A scene from director Maryam Touzani’s award-winning film ‘The Blue Caftan’ is one of many films centering on the theme that love has no gender.

From Feb. 3 through March 4, the popular Cascade Festival of African Films is returning to Portland Community College’s Cascade Campus. Honoring the art and craft of African filmmaking, the movies imported for the festival draw capacity crowds each year. All films are free and open to the public and those that are in-person are on a first-come, first-served basis.

The annual event is the longest-running, nonprofit, noncommercial, largely volunteer-run African film festival in the United States. In 1991, the first CFAF drew approximately 400 people and today, sustained by a small staff and an army of dedicated volunteers, it has grown to more than 5,000 attendees.

This year, the festival welcomes newest festival director Aviva McClure and associate director Eugenie Jolivett Fontana, who are launching festivities with a special opening gala at 7 p.m., Friday, Feb. 3. Screenings continue throughout the month of February in conjunction with the celebration of Black History Month.

“As this year’s festival theme focuses on “beauty and complexities: the human experience”; we hope that our curated films, which not only connect the African continent and the diaspora experience, also remind us that we are not alone in this human journey of change, healing, growth, loving, and celebrating our identities,” said Fontana.poster

Opening night will once again take place at the Hollywood Theatre, 4122 N.E. Sandy Blvd., at 7 p.m., Friday, Feb. 3. The gala features a live musical performance by Randa Benaziz and a short keynote from PCC President Dr. Adrien Bennings, followed by the multiple award-winning feature film “The Blue Caftan” (Morocco, 2022) – a film centered on the theme that love has no gender.

 The CFAF continues through March 4, with screenings in the Moriarty Auditorium at the Cascade Campus, 705 N. Killingsworth St. and online. A complete calendar of film screenings and director appearances can be found at www.africanfilmfestival.org

The CFAF celebrates “Africa through African lenses” with a curated collection of 20 feature films, documentaries, and short films on the docket from 16 different nations. This year’s festival centerpiece weekend features films that have received international recognition.  On Feb. 17, Congolese director Nganji Mutiri comes to Hollywood Theater in-person, for his film “Juwaa,” which will be followed by a performance from local emcees. Then, on Feb. 18, “Neptune Frost” will present audiences with an Afro-futuristic interpretation of the toll of technology in the 21st century.
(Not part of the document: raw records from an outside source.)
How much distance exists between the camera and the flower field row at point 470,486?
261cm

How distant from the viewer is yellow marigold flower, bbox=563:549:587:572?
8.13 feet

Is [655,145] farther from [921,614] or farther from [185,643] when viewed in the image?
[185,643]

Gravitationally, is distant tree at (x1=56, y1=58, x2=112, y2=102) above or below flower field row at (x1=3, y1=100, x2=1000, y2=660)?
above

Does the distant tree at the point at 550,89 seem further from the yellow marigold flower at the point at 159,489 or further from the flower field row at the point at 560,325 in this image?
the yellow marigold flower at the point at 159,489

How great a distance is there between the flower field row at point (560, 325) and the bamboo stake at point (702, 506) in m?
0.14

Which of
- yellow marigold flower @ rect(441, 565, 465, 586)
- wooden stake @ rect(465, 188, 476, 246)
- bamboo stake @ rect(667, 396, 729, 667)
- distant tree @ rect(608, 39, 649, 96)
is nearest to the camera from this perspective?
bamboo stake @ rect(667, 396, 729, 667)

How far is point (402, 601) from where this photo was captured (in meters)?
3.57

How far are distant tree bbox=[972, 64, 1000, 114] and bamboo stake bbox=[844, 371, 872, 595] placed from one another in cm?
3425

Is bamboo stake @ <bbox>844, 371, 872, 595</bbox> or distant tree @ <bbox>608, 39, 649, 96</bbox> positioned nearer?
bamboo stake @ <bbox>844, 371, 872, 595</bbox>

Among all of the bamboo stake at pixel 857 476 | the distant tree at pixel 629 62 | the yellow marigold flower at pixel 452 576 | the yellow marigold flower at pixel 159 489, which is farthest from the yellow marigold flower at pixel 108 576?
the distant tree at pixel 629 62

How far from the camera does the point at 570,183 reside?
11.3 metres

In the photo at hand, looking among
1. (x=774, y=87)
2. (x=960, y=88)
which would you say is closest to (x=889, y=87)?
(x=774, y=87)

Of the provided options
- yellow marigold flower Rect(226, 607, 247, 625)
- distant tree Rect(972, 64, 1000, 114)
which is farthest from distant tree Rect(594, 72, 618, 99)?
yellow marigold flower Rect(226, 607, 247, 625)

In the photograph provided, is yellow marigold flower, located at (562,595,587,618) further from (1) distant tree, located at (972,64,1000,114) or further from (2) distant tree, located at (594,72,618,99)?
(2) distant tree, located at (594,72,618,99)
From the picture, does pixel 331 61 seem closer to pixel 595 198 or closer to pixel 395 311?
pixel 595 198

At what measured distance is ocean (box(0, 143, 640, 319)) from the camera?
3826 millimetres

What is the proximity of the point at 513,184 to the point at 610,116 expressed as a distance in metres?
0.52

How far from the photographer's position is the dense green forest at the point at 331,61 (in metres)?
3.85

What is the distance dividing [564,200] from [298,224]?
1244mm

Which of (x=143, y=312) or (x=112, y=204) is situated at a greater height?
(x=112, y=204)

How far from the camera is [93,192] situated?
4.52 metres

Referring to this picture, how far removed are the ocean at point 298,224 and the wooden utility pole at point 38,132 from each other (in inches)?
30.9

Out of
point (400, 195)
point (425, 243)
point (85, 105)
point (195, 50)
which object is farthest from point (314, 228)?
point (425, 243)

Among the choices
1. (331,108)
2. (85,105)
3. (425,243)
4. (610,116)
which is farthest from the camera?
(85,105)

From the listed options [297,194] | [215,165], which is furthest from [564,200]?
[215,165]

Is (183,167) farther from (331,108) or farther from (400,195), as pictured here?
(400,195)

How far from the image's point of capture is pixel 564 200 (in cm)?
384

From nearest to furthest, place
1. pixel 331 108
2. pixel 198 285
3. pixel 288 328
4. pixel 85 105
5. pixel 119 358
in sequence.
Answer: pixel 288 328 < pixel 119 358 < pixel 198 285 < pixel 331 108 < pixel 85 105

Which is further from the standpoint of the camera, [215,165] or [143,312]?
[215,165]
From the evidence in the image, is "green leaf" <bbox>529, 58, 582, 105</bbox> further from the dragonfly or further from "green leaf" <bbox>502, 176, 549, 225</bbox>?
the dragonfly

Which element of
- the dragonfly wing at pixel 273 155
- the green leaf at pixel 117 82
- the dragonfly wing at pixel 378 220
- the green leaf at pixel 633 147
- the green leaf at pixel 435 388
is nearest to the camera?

Returning this year are Monday Night Film Chats, which are hosted at 7 p.m. on Zoom throughout the festival. Also, festival-goers can experience an in-person and virtual marketplace from an assortment of vendors and pick up festival T-shirts.

Culminating with CFAF Women Filmmakers Week, March 2-4,  are featured films by an emerging force of women filmmakers within African cinema. This festival lineup includes directors from South Sudan, Egypt, Burkina Faso, and NYC (Ghana). The final event, Women Filmmakers Week panel discussion, is hosted by Tracy Francis at 7 p.m., March 4 at the Moriarty Auditorium and features “Queen of Glory” by Ghanaian director Nana Mensah.